** Begin Records to process **

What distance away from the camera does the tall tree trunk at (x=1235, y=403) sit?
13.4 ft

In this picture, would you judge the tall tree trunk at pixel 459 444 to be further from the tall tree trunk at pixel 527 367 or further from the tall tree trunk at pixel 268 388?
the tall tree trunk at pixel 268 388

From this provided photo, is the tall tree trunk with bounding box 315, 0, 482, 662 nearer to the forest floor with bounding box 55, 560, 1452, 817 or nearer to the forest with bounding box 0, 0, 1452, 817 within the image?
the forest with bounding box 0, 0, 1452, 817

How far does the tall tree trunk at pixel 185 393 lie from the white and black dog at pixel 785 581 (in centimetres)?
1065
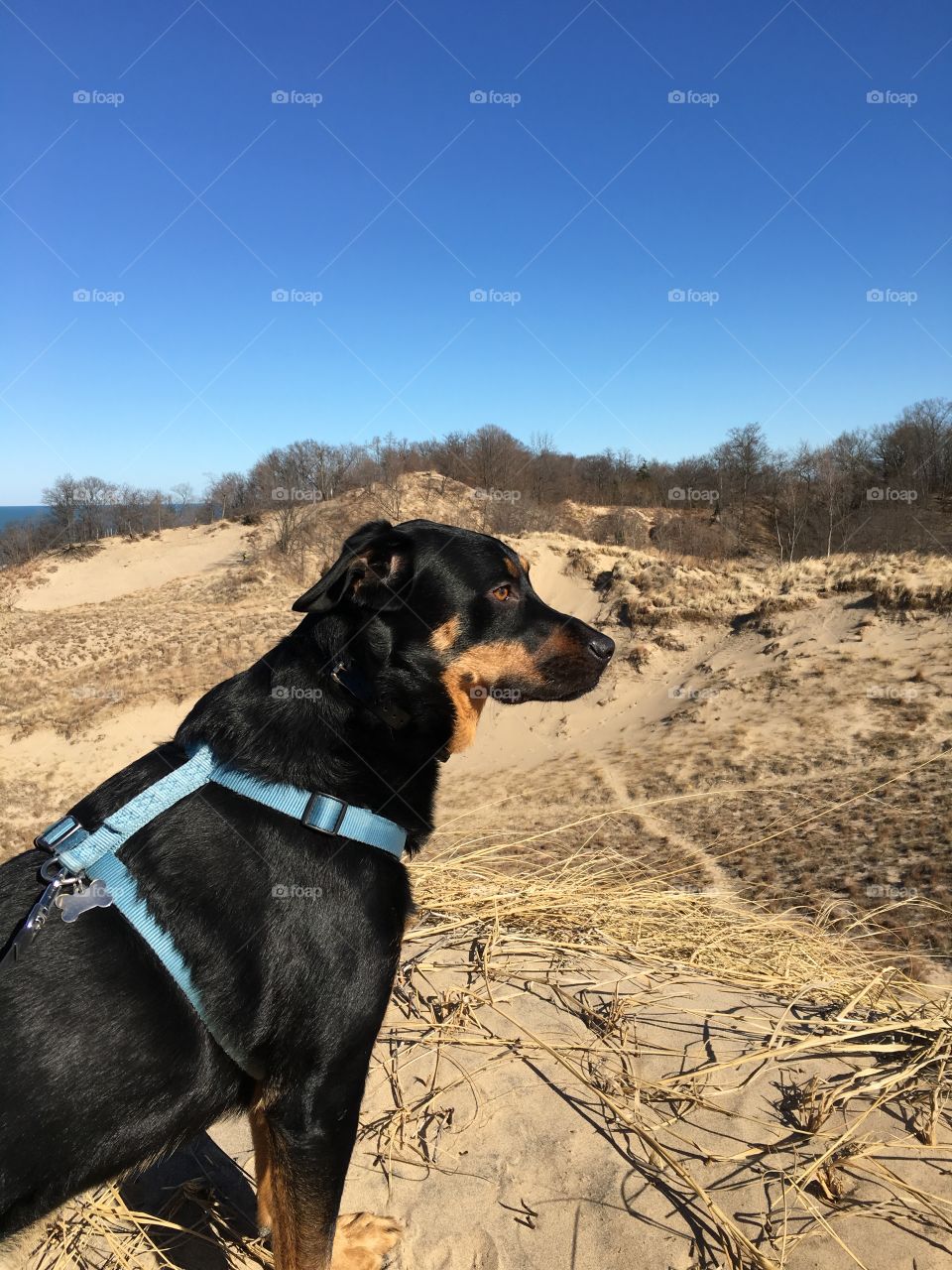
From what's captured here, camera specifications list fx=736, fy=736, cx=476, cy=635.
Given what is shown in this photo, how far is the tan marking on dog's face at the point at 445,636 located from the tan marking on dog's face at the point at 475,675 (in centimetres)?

** End Records to process **

### Short problem
Turn the lines of the records above into a Markdown table with the columns "Row" and "Line", one numbered row per line, skipping blank lines. Leave the pictures out.

### Expected output
| Row | Line |
|---|---|
| 1 | What distance away from the camera does the tall tree trunk at (x=1235, y=403) sit? |
| 2 | 13.4 ft |
| 3 | In this picture, would you judge the tall tree trunk at pixel 459 444 to be further from the tall tree trunk at pixel 527 367 or further from the tall tree trunk at pixel 268 388? |
| 4 | the tall tree trunk at pixel 268 388 |
| 5 | From this provided photo, is the tall tree trunk with bounding box 315, 0, 482, 662 nearer to the forest floor with bounding box 55, 560, 1452, 817 or nearer to the forest with bounding box 0, 0, 1452, 817 within the image? |
| 6 | the forest with bounding box 0, 0, 1452, 817 |
| 7 | How far does the tall tree trunk at pixel 185 393 lie from the white and black dog at pixel 785 581 (in centimetres)? |
| 8 | 1065 |
| 9 | From what's captured here, camera specifications list fx=736, fy=736, cx=476, cy=635. |
| 10 | Given what is shown in this photo, how far is the tan marking on dog's face at the point at 445,636 located from the tan marking on dog's face at the point at 475,675 (in centimetres)? |